-- Problem requirements --
Copy everything in the listing below word for word, apart from any images.

[Start of section]

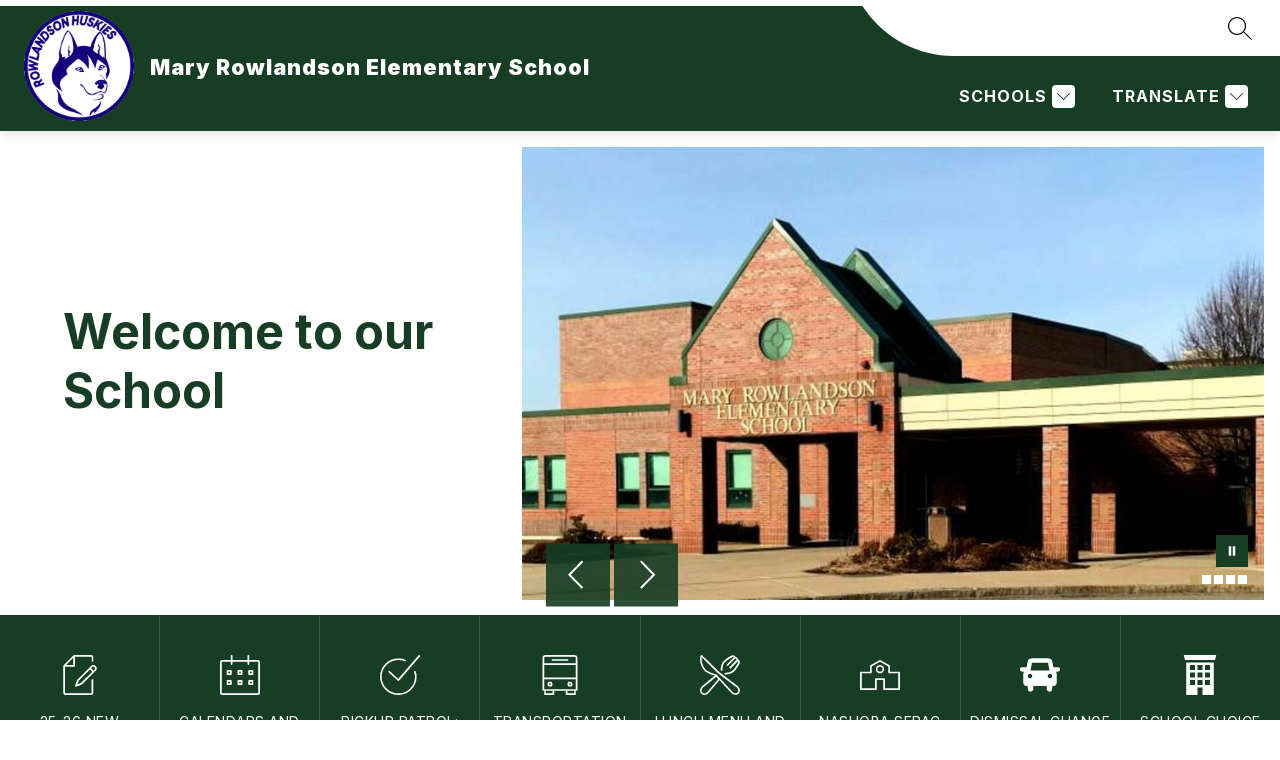

--- FILE ---
content_type: text/css
request_url: https://cmsv2-shared-assets.apptegy.net/Schools/Nashoba-Regional-School-District-3447/pages-sidebar.css
body_size: 875
content:
/* SIDEBAR AREA */
@media only screen and (min-width: 961px) {

    #sidebarNav h2 {
        border-radius: 8px 8px 0 0;
    }

    #sidebarNav .navLinks li:last-child {
        border-radius: 0 0 8px 8px;
    }

    #sidebarNav {
        width: 350px;
        box-sizing: border-box;
        margin-top: 40px;
        margin-bottom: 40px;
        margin-left: 80px;
        top: 90px;
        left: 0;
        overflow: hidden;
        display: inline-block;
    }

    #container #page.sidebarWithNav {
        width: calc(100% - 430px);
        display: inline-block;
        vertical-align: top;
    }

    #page.sidebarWithNav .standard-row {
        padding-left: 40px;
        padding-right: 80px;
        width: 100%;
        box-sizing: border-box;
    }

    #sidebarNav h2 {
        background: var(--primary-color);
        color: #fff;
        text-align: left !important;
        margin-bottom: 1px;
        border-radius: 20px 20px 0 0;
    }

    #sidebarNav .navLinks li:last-child {
        border-radius: 0 0 20px 20px;
    }

    #sidebarNav h2 a {
        color: #FFF;
        text-decoration: none;
        display: block;
        padding: 10px 10px 10px 20px;
    }

    #sidebarNav ul {
        margin-top: 0;
        padding-left: 0;
    }

    #sidebarNav .navLinks li {
        position: relative;
        background: #f1f1f1;
        border-bottom: 1px solid #fff;
        text-decoration: none;
        display: block;
        color: var(--primary-color);
        overflow: hidden;
    }

    #sidebarNav .navLinks li a {
        padding: 10px 10px 10px 22px;
        color: var(--primary-color);
        display: block;
        text-decoration: none;
    }

    #sidebarNav .navLinks li>a:hover,
    #sidebarNav .navLinks li.active>a {
        background: #ddd;
    }

    #sidebarNav .navLinks li.active>a {
        font-weight: 700;
    }

    #sidebarNav .navLinks li.active>a:after {
        position: absolute;
        content: close-quote;
        left: 0px;
        top: 0;
        bottom: 0;
        background: var(--primary-color);
        width: 8px;
    }


    #sidebarNav .navLi.hasSubmenu .submenuBtn {
        display: flex;
        align-items: center;
        justify-content: center;
        position: absolute;
        top: 0;
        right: 0;
        cursor: pointer;
        width: 44px;
        height: 44px;
    }

    #sidebarNav .navLi.hasSubmenu .submenuBtn svg path {
        fill: var(--primary-color);
        stroke: var(--primary-color);
    }

    #sidebarNav .navLi.hasSubmenu.activeSubmenu .submenuBtn {
        transform: rotate(180deg);
    }

    #sidebarNav .navLi.hasSubmenu {
        /*     padding-right: 44px; */
    }

    #sidebarNav .navLi.hasSubmenu.activeSubmenu .submenu {
        display: block;
    }

    #sidebarNav .submenu {
        font-size: 14px;
        display: none;
    }

    #sidebarNav .submenu li {
        position: relative;
        border-radius: 0 !important;
        /* background: #d5d5d5; */

    }

    #sidebarNav .navLinks .submenu li.active>a:after {
        left: auto;
        right: 0;
    }

    #sidebarNav .submenu li a {
        padding-left: 40px;
    }

    #sidebarNav .submenu li:before {
        content: close-quote;
        width: 0;
        height: 0;
        border-style: solid;
        border-width: 4px 0 4px 5px;
        border-color: transparent transparent transparent var(--primary-color);
        position: absolute;
        top: 16px;
        font-size: 12px;
        left: 30px;
    }
    
    /* Show active page submenu items in sidenav */
    #sidebarNav .navLinks .navLi {
        display: block;
    }
    
    #sidebarNav .navLinks .navLi.active {
        display: block;
    }
    
    #sidebarNav .navLinks .navLi.active .submenu {
        display: block;
    }
}

@media only screen and (max-width: 1350px) and (min-width: 961px) {
    #sidebarNav {
        width: 250px;
    }

    #container #page.sidebarWithNav {
        width: calc(100% - 335px);

    }

    #page.sidebarWithNav .standard-row {
        padding-left: 30px;
    }
}

@media only screen and (max-width: 960px) {
    #sidebarNav {
        display: none;
    }
}

/* SIDEBAR AREA END */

[End of section]

-- Result of this task --
--- FILE ---
content_type: text/css
request_url: https://cmsv2-shared-assets.apptegy.net/Schools/Nashoba-Regional-School-District-3447/pages-sidebar.css
body_size: 875
content:
/* SIDEBAR AREA */
@media only screen and (min-width: 961px) {

    #sidebarNav h2 {
        border-radius: 8px 8px 0 0;
    }

    #sidebarNav .navLinks li:last-child {
        border-radius: 0 0 8px 8px;
    }

    #sidebarNav {
        width: 350px;
        box-sizing: border-box;
        margin-top: 40px;
        margin-bottom: 40px;
        margin-left: 80px;
        top: 90px;
        left: 0;
        overflow: hidden;
        display: inline-block;
    }

    #container #page.sidebarWithNav {
        width: calc(100% - 430px);
        display: inline-block;
        vertical-align: top;
    }

    #page.sidebarWithNav .standard-row {
        padding-left: 40px;
        padding-right: 80px;
        width: 100%;
        box-sizing: border-box;
    }

    #sidebarNav h2 {
        background: var(--primary-color);
        color: #fff;
        text-align: left !important;
        margin-bottom: 1px;
        border-radius: 20px 20px 0 0;
    }

    #sidebarNav .navLinks li:last-child {
        border-radius: 0 0 20px 20px;
    }

    #sidebarNav h2 a {
        color: #FFF;
        text-decoration: none;
        display: block;
        padding: 10px 10px 10px 20px;
    }

    #sidebarNav ul {
        margin-top: 0;
        padding-left: 0;
    }

    #sidebarNav .navLinks li {
        position: relative;
        background: #f1f1f1;
        border-bottom: 1px solid #fff;
        text-decoration: none;
        display: block;
        color: var(--primary-color);
        overflow: hidden;
    }

    #sidebarNav .navLinks li a {
        padding: 10px 10px 10px 22px;
        color: var(--primary-color);
        display: block;
        text-decoration: none;
    }

    #sidebarNav .navLinks li>a:hover,
    #sidebarNav .navLinks li.active>a {
        background: #ddd;
    }

    #sidebarNav .navLinks li.active>a {
        font-weight: 700;
    }

    #sidebarNav .navLinks li.active>a:after {
        position: absolute;
        content: close-quote;
        left: 0px;
        top: 0;
        bottom: 0;
        background: var(--primary-color);
        width: 8px;
    }


    #sidebarNav .navLi.hasSubmenu .submenuBtn {
        display: flex;
        align-items: center;
        justify-content: center;
        position: absolute;
        top: 0;
        right: 0;
        cursor: pointer;
        width: 44px;
        height: 44px;
    }

    #sidebarNav .navLi.hasSubmenu .submenuBtn svg path {
        fill: var(--primary-color);
        stroke: var(--primary-color);
    }

    #sidebarNav .navLi.hasSubmenu.activeSubmenu .submenuBtn {
        transform: rotate(180deg);
    }

    #sidebarNav .navLi.hasSubmenu {
        /*     padding-right: 44px; */
    }

    #sidebarNav .navLi.hasSubmenu.activeSubmenu .submenu {
        display: block;
    }

    #sidebarNav .submenu {
        font-size: 14px;
        display: none;
    }

    #sidebarNav .submenu li {
        position: relative;
        border-radius: 0 !important;
        /* background: #d5d5d5; */

    }

    #sidebarNav .navLinks .submenu li.active>a:after {
        left: auto;
        right: 0;
    }

    #sidebarNav .submenu li a {
        padding-left: 40px;
    }

    #sidebarNav .submenu li:before {
        content: close-quote;
        width: 0;
        height: 0;
        border-style: solid;
        border-width: 4px 0 4px 5px;
        border-color: transparent transparent transparent var(--primary-color);
        position: absolute;
        top: 16px;
        font-size: 12px;
        left: 30px;
    }
    
    /* Show active page submenu items in sidenav */
    #sidebarNav .navLinks .navLi {
        display: block;
    }
    
    #sidebarNav .navLinks .navLi.active {
        display: block;
    }
    
    #sidebarNav .navLinks .navLi.active .submenu {
        display: block;
    }
}

@media only screen and (max-width: 1350px) and (min-width: 961px) {
    #sidebarNav {
        width: 250px;
    }

    #container #page.sidebarWithNav {
        width: calc(100% - 335px);

    }

    #page.sidebarWithNav .standard-row {
        padding-left: 30px;
    }
}

@media only screen and (max-width: 960px) {
    #sidebarNav {
        display: none;
    }
}

/* SIDEBAR AREA END */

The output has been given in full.